丧钟鸣响。
倘若米哈尔是天穹高悬的星辰,“高度”上就已经立于了不败之地。那霍恩现在所做的,就是点亮大地的野火,将一切积攒已久的柴薪付之一炬,爆发出明亮更甚的光芒。
人之欲望如同大海般变幻莫测,而超凡道途的攀升则要求纯净且极端,行走在傲慢而唯我的道路上。只有最不智的学徒才会试图以一己之力承担世界的重负……而霍恩从来都不是一个理智的人。
如同汪洋一般倾泻而下的悲恸本该将他的自我意识完全吞没,将火焰同化为寒冷空寂的虚无。但【命运之火】光芒绽放,永不气馁永不沮丧永远燃烧的火焰接纳了这一切命中注定的绝望,将其肯定又将其超越。
学者会说,九大魂质中的【悲恸】乃是改变与渴求的欲望。人是否怀念自己未曾拥有之物?是否会铭记自己已然遗忘之物?
天地不仁,以万物为刍狗,一视同仁的漠视恰恰是最大的不公。对于不公的怒火已经在时间的磨损下熄灭,因受难而流淌的泪水就是它的灰烬。此刻,早已冷却的火焰再度回想起了它原本的样子。

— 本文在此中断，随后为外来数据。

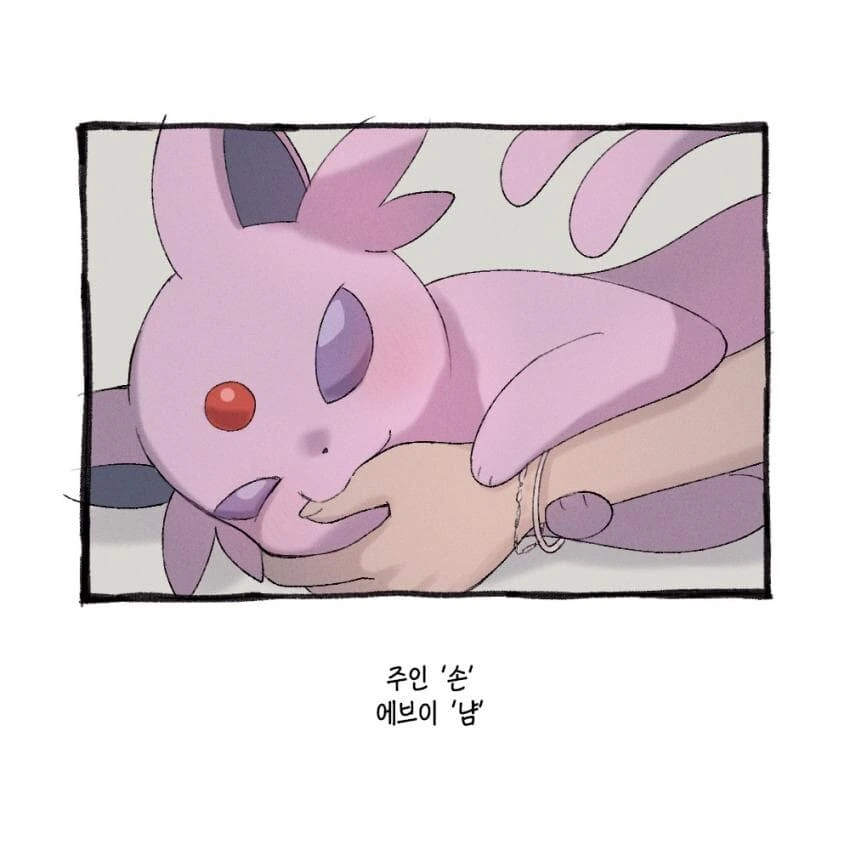 포켓몬과 일상.manhwa - 이미지 36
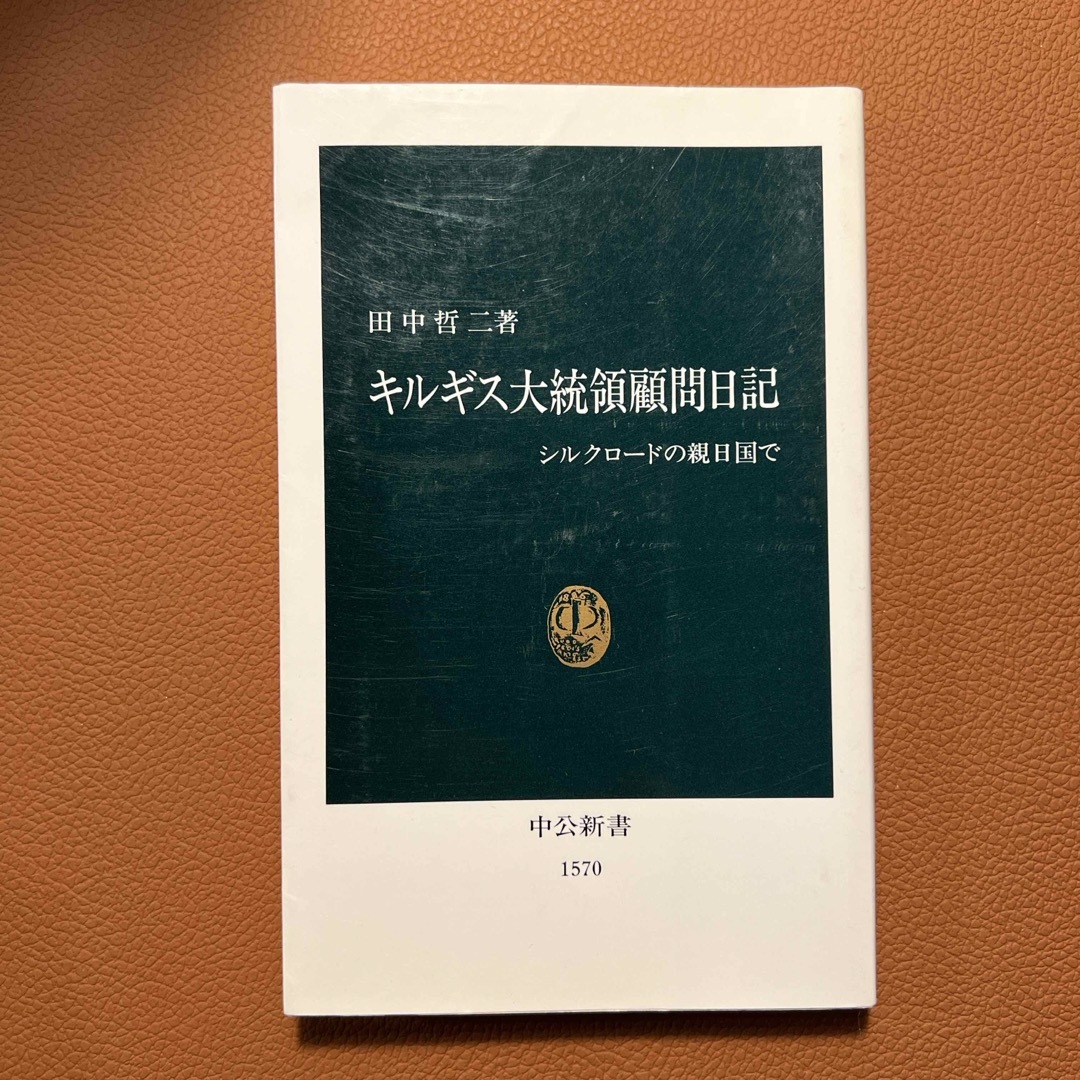 キルギス大統領顧問日記 エンタメ/ホビーの本(その他)の商品写真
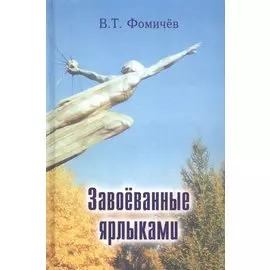 Завоеванные ярлыками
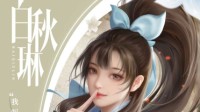 邻家有女初长成 《剑侠世界3》白秋琳档案大揭秘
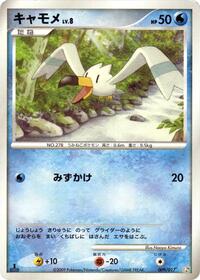 Wingull #009/017 from Arceus LV.X Deck: Grass & Fire Pokemon card image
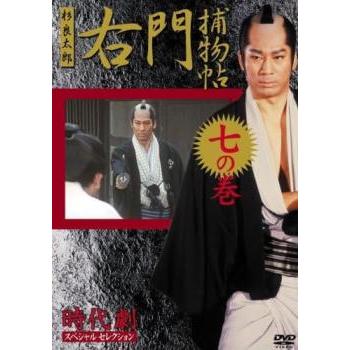 杉良太郎 時代劇（DVD、映像ソフト）のおすすめ人気商品一覧 通販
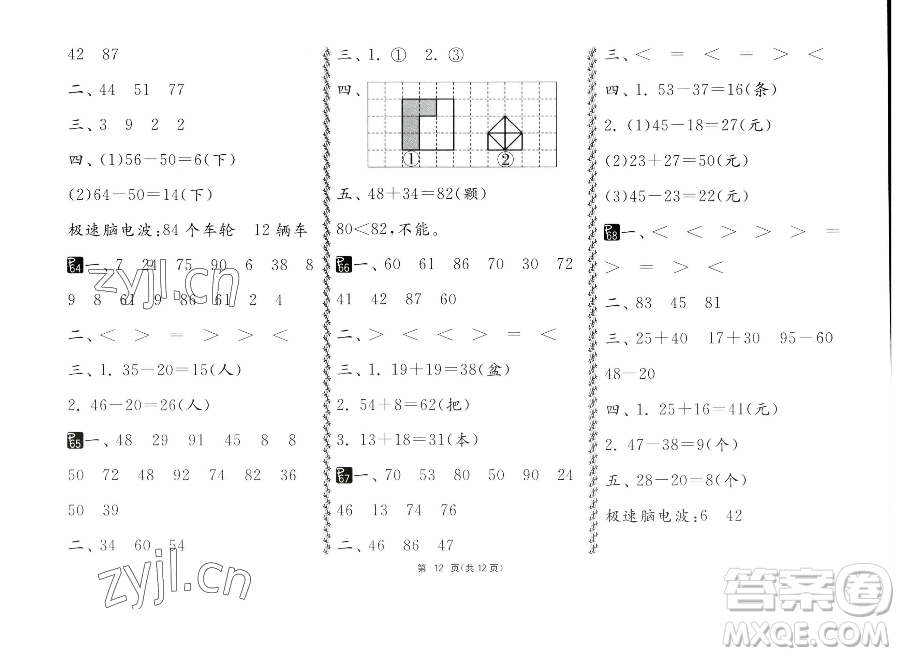 吉林教育出版社2023快樂暑假一年級(jí)合訂本通用版江蘇專版參考答案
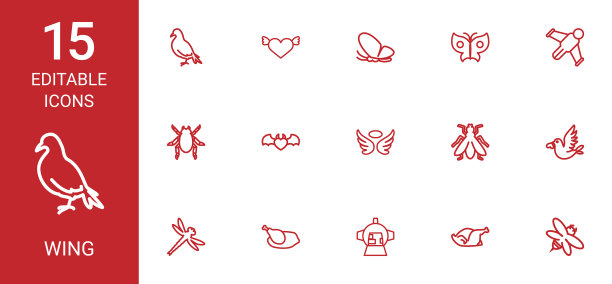 15翼图标图片下载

不知何时,烟气凝结而成的冠冕再度浮现于炽热天使的头顶,自大神巴力的神性中衍生,代表祭祀与牺牲火焰的信使【摩洛克】位格浮现,为泪之国的君主加冕。
【铁匠们都知道一个故事……】
【一位国王的王国被敌军入侵。当国王得知每名守军都要对抗九名入侵者时,他命令他的军队交出刀剑。效忠于国王的铁匠们夜以继日地将刀剑熔为青铜,在这期间,她的将军们以兵变相威胁,敌军则畅通无阻地开进。众匠用青铜铸成一口钟,但那钟每次被敲响时都会碎裂,于是不得不重铸。】
在钟声响彻中,一个蜷缩为寓言的真理缓缓展开,叙述着古老年代的过往,带着金属相击的铿锵。
【……终于,在王都沦陷的前夜,国王把自己的王冠缴与洪炉。在拂晓时分,首席铁匠以大锤敲响被重铸一新的洪钟,它像敲鸡蛋般敲碎了挂在天边的月亮,又将即将升起的太阳也逐出了天空。入侵者们再也无法触及黎明永不到来的城市……但没有王冠的国王也就不再是国王。】
行至于此,【伊苏之钟】的要求已经完全明晰——想要运用闰识中蕴含的力量,霍恩必须先放弃头顶的荣冠及其代表的一切,将其融入到“群体”所铸的大钟之中。
——只有如此,丧钟才是为每一人而鸣。
“那就——拿去!”
毫不在意地握住【摩洛克】的冠冕,霍恩如同丢弃垃圾一般将其从自身的灵躯上剥离,尽数投入【闰识】之中。
嘶嘶嘶——
在最后一片拼图的补全中,悲恸之海沸腾。【摩洛克】的泪水掺入海水中,就像是使得剑刃冷却的油脂,又如使青铜硬过纯铜的锡。
啵。
清脆的开瓶声响起,带着隐隐的雷鸣。在意识空间被统合的同时,无需霍恩引导,跃动不休的血液就从小瓶中欢欣地腾跃而出,融入庞大的【炽天使】之躯中。响亮的轰鸣声在心脏的位置迸发,为这枚虚幻的印记赋予了真实不虚的肉体。
在昔日伯米尔翰的圣心医院,萨利巴曾经展示过吞服真血,以崭新的形体转换道途的技艺。而作为直接受害者,差点被血池所吞噬的霍恩可能是这个世界最了解密仪流程的人。在相似的情景下,他反其道而行之,以真血的力量为虚无的概念塑形,无限回溯【伊苏之钟】原本的面貌。